Exposing Heart-Wrenching Truths about Mental Illness

Now Featured in the Patheos Book Club
Troubled Minds
Mental Illness and the Church's Mission
By Amy Simpson

Amy Simpson calls the church to a renewed commitment to people who suffer from mental illness and to the families that suffer with them. Drawing on her own family's history of mental illness, Simpson provides a bracing look at the social and physical realities of mental illness and explores new possibilities for ministry to this stigmatized group.

Talking Points:

  1. Mental illness is the number-one cause of disability in North America.
  2. According to the National Institute of Mental Health and other experts, about one in four adults—a little more than 25 percent of Americans ages eighteen and older—suffer from a diagnosable mental disorder in a given year.
  3. Almost 12 million people in the United States have a serious or chronic mental illness such as major depression, schizophrenia and bipolar disorder.
  4. Antipsychotics are the top-selling class of drugs in the US.
  5. According to the US Surgeon General, every year an estimated 20 percent of children in the US are at least mildly impaired by some type of diagnosable mental illness.
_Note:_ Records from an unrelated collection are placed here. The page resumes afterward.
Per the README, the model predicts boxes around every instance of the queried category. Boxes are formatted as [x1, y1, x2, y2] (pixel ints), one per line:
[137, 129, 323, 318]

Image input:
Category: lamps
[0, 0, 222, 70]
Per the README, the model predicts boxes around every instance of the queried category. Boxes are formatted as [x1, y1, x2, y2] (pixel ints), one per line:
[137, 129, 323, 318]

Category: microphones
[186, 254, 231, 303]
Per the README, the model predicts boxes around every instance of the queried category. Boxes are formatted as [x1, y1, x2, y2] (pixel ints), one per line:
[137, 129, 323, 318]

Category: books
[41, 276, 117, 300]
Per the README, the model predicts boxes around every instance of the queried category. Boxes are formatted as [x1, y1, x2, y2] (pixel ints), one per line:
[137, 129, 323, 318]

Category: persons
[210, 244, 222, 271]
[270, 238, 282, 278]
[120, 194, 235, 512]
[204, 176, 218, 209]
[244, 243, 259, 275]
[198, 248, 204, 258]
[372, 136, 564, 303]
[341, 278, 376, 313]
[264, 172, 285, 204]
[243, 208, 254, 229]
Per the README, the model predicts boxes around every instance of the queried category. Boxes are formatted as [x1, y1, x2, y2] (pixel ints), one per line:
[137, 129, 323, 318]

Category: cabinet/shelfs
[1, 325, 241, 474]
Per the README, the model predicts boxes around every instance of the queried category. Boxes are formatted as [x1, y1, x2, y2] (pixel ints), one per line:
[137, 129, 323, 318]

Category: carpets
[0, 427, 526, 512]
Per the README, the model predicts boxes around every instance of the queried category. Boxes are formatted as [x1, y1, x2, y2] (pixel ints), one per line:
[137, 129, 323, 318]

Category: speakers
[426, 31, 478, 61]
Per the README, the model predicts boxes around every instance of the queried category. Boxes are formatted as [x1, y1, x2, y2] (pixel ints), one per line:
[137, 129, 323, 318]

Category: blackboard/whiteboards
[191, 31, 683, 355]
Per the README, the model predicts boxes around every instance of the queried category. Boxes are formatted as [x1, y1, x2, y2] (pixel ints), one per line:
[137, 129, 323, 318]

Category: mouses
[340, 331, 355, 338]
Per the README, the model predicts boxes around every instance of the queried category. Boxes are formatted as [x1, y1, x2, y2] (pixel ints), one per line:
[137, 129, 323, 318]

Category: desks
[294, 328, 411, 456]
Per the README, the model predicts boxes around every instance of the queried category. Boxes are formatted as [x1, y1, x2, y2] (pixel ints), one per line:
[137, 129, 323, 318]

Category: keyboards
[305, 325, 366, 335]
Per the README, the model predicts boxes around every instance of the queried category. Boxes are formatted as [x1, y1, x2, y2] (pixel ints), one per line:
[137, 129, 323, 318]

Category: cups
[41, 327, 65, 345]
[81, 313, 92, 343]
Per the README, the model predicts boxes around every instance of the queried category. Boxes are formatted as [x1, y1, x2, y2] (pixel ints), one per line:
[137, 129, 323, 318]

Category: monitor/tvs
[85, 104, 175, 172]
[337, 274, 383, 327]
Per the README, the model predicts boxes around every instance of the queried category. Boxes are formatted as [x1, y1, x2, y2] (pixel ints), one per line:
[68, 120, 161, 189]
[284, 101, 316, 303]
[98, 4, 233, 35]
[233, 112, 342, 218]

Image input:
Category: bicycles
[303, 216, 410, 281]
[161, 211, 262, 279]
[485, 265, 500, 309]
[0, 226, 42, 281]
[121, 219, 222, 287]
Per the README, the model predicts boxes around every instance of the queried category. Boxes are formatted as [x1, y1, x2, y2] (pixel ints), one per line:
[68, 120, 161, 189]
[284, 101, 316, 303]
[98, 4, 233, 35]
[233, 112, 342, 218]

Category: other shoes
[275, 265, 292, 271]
In 2010, Simpson conducted a survey among readers of Leadership Journal  and other Christianity Today publications for church leaders and asked them about their experiences with mental illness among members of their congregations, in their families and personally.

Among five hundred responses, 98 percent had seen some type of mental illness in their congregations. Findings included:

  1. Eighty-four percent of church leaders were aware of some type of anxiety disorder within their congregations.
  2. Ninety-one percent of church leaders had seen mood disorders such as depression within their churches.
  3. More than thirty-eight percent of church leaders indicated they had suffered from a mood disorder such as depression or bipolar disorder.
  4. Twenty-three percent indicated they had suffered from an anxiety disorder, such as generalized anxiety disorder, post-traumatic stress disorder, obsessive-compulsive disorder, panic disorder or social anxiety disorder.
  5. More than ten percent indicated they had a family member who had suffered from a psychotic disorder such as schizophrenia.